Machine Learning Applications Related to Suicide in Military and Veterans: A Scoping Literature Review
Journal:
arXiv
Published Date:
May 18, 2025
Abstract
Suicide remains one of the main preventable causes of death among active
service members and veterans. Early detection and prediction are crucial in
suicide prevention. Machine learning techniques have yielded promising results
in this area recently. This study aims to assess and summarize current research
and provides a comprehensive review regarding the application of machine
learning techniques in assessing and predicting suicidal ideation, attempts,
and mortality among members of military and veteran populations.
A keyword search using PubMed, IEEE, ACM, and Google Scholar was conducted,
and the PRISMA protocol was adopted for relevant study selection. Thirty-two
articles met the inclusion criteria. These studies consistently identified risk
factors relevant to mental health issues such as depression, post-traumatic
stress disorder (PTSD), suicidal ideation, prior attempts, physical health
problems, and demographic characteristics.

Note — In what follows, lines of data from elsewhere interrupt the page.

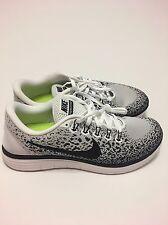 Nike Free Run Distance  SZ 10 White/BLK Dark Gray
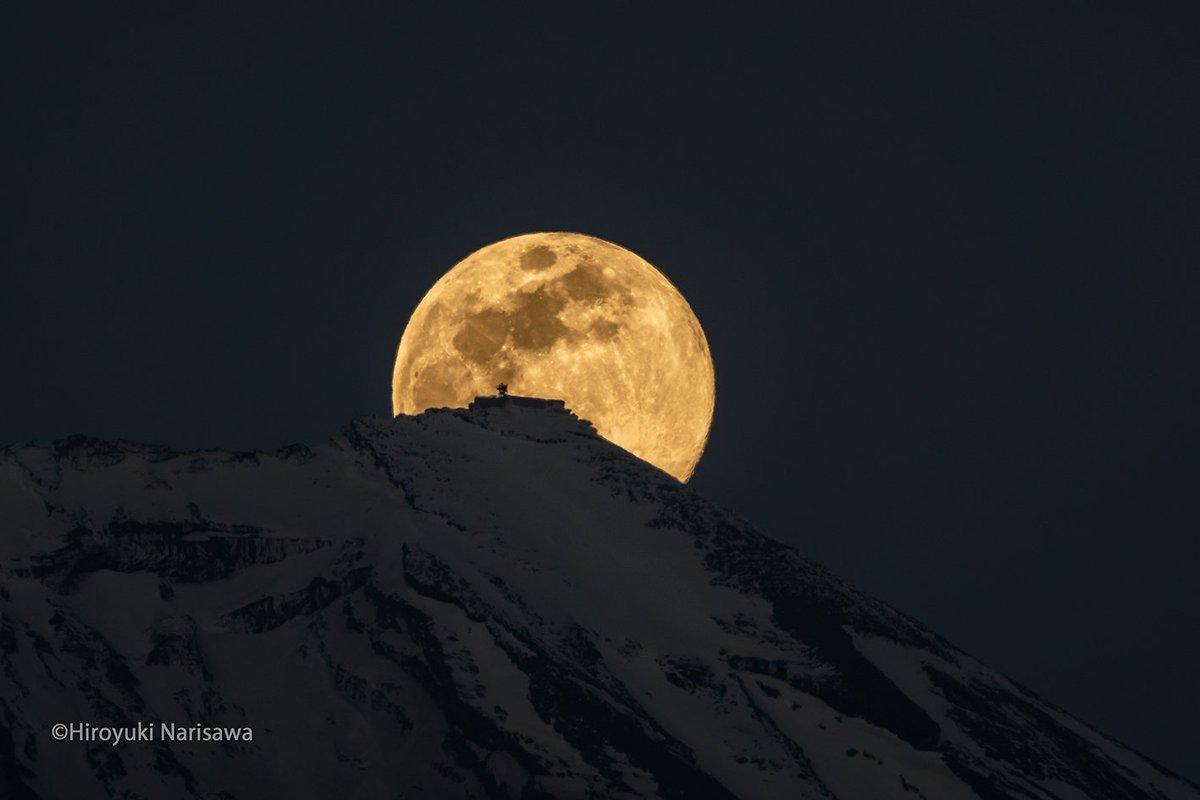 """FUJIFILMXseriesJapan on Twitter: """"本日は、星景写真家としても活動 ..."""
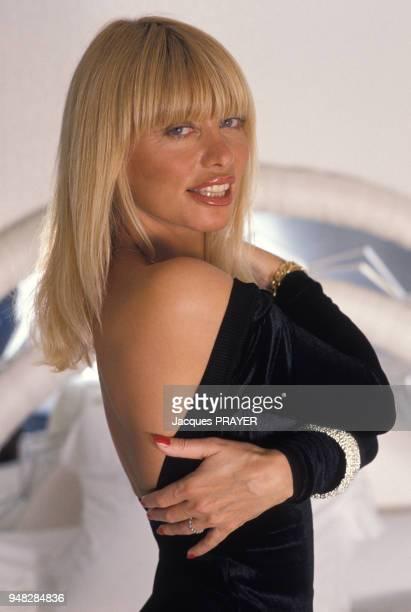 Lova Moor tourne le clip de sa chanson 'Et je danse' en décembre 1988 en France.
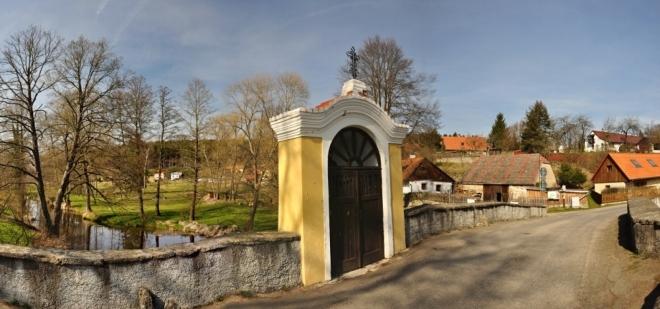 Historický dvouobloukový most přes Skalici s kapličkou.
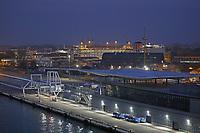 Kreuzfahrtterminal an der Lagunenstadt von Venedig, das 2018 geschlossen wird wegen dem Neubau eines Kreuzfahrthafens auf dem Festland, Hafenausfahrt mit der Costa Deliziosa aus dem Hafen von Venedig - 19.11.2017: Venedig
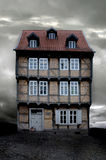 Een oud Duits huis op de donkere avond van de Herfst Royalty-vrije Stock Foto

Machine learning models applied in this area have demonstrated reasonable
predictive accuracy. However, additional research gaps still exist. First, many
studies have overlooked metrics that distinguish between false positives and
negatives, such as positive predictive value and negative predictive value,
which are crucial in the context of suicide prevention policies. Second, more
dedicated approaches to handling survival and longitudinal data should be
explored. Lastly, most studies focused on machine learning methods, with
limited discussion of their connection to clinical rationales.
In summary, machine learning analyses have identified a wide range of risk
factors associated with suicide in military populations. The diversity and
complexity of these factors also demonstrates that effective prevention
strategies must be comprehensive and flexible.